What are you hoping to achieve with Mestre Queijeiro?

The most important job for me is to advocate for the artisanal producer. They’re the keepers of a secular tradition; they’re part of Brazil’s history. I want to urge them to keep believing in themselves and their product. Getting the consumers interested in, and talking about, these cheeses, and thereby making sure that markets sell them, is also important. And I want to try to and change the obsolete, antiquated 1952 law that governs products of animal origin, which places no value on culture and tradition.

Which cheeses do you sell?

I only sell Brazilian artisanal cheese, from Minas Gerais, São Paulo, Ceará, and sometimes from Santa Catarina and Rio Grande do Sul. The most famous one is the artisanal cheese from the Serra da Canastra, in Minas Gerais. These days, Mineiro cheese is the best-known and most consumed cheese in Brazil. There are 30,000 families living off the cheese produced there, and the state represents one fifth of milk produced in Brazil.

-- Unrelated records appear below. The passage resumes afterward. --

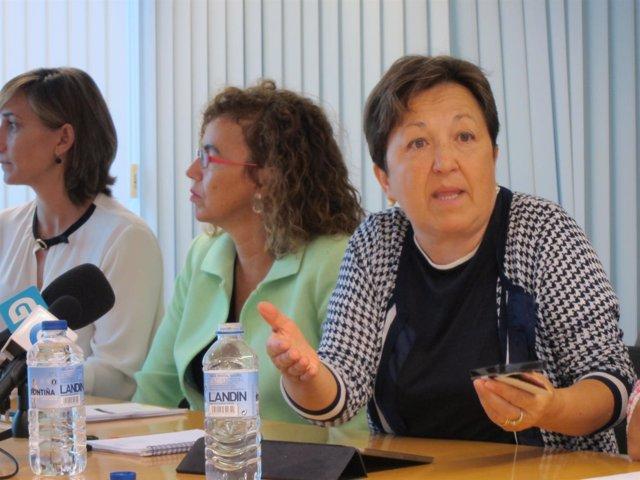 La coordinadora de la plataforma É-Saúde, Pilar Farjas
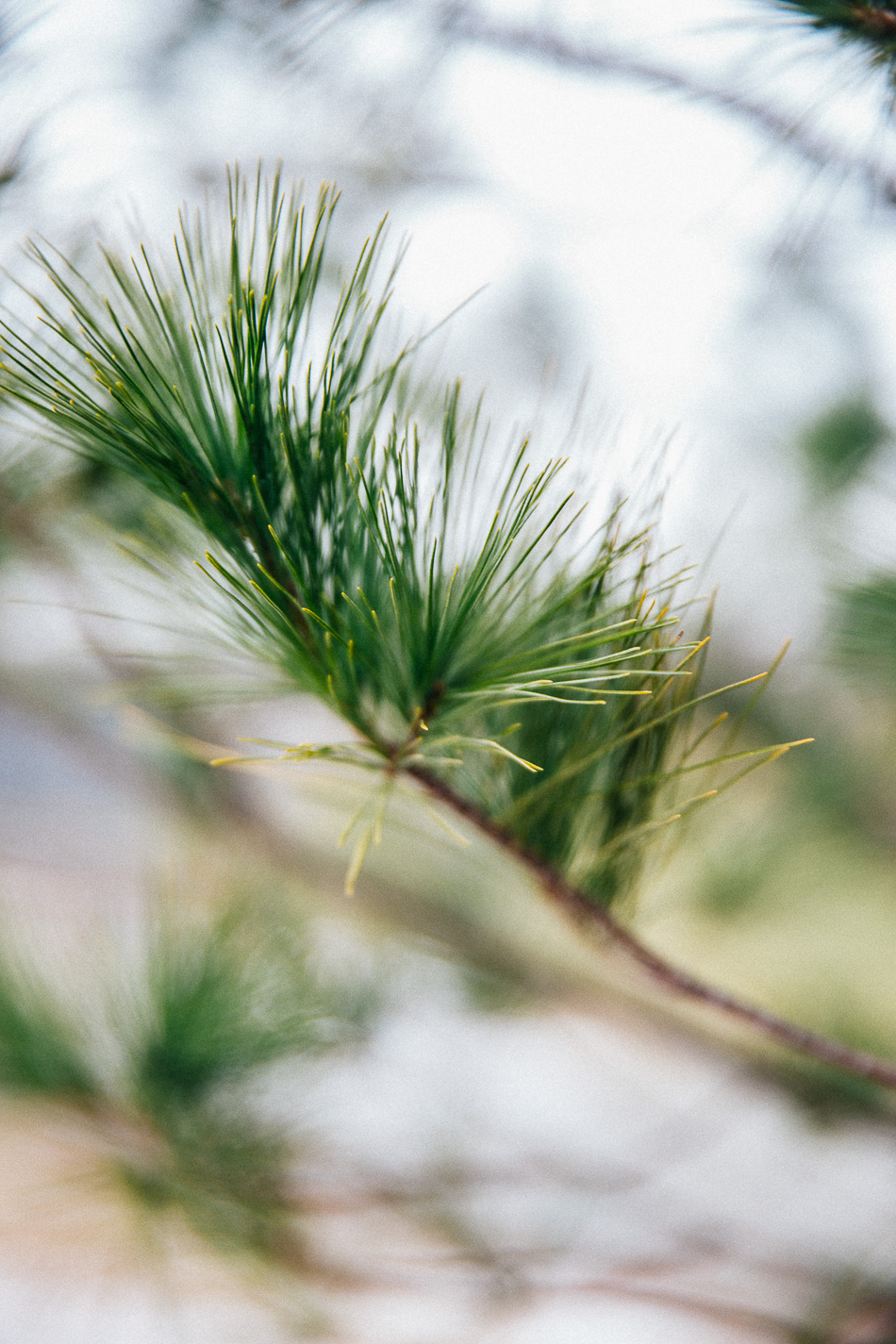 Nature in Winter // livelovesimple.com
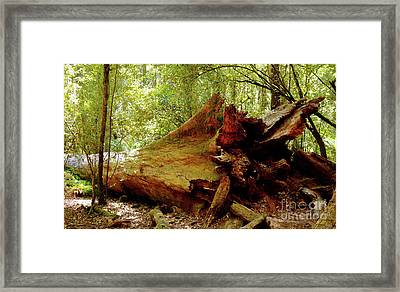 Giant Has Lived Its Life Framed Print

Do you promote rarer cheeses?

Across the country we have more than ten kinds of traditional cheeses being produced for more than a century. I am currently gathering forces to defend the queijo colonial from the west of Santa Catarina and Paraná. This cheese was traditionally produced by immigrants from Italy or Germany who brought the recipes with them. In 1985, there were 41,404 producers and in 2006, there were 3,389. These numbers are alarming. We have to defend this cheese. If not, it will be history before too long.

  • Order on mestrequeijeiro.com.br, via contato@mestrequeijeiro.com.br or by calling 96411 6196. Delivery charges vary.

Cheese tastings 

When Bruno Cabral is not hunting down cheeses, he’s the chef at the Basque tapas bar Donostia, where he also hosts cheese tastings for R$70-$80 per tasting (doesn’t include drinks). Please contact the restaurant for dates and prices via 3034 0996 or contato@donostia.com.br.

The next date is on 21 August 2013, with three local cheeses – an ash-coated goat’s cheese, a Mineiro raclette and a São Paulo blue goat’s cheese – as well as Spanish cheeses and hams.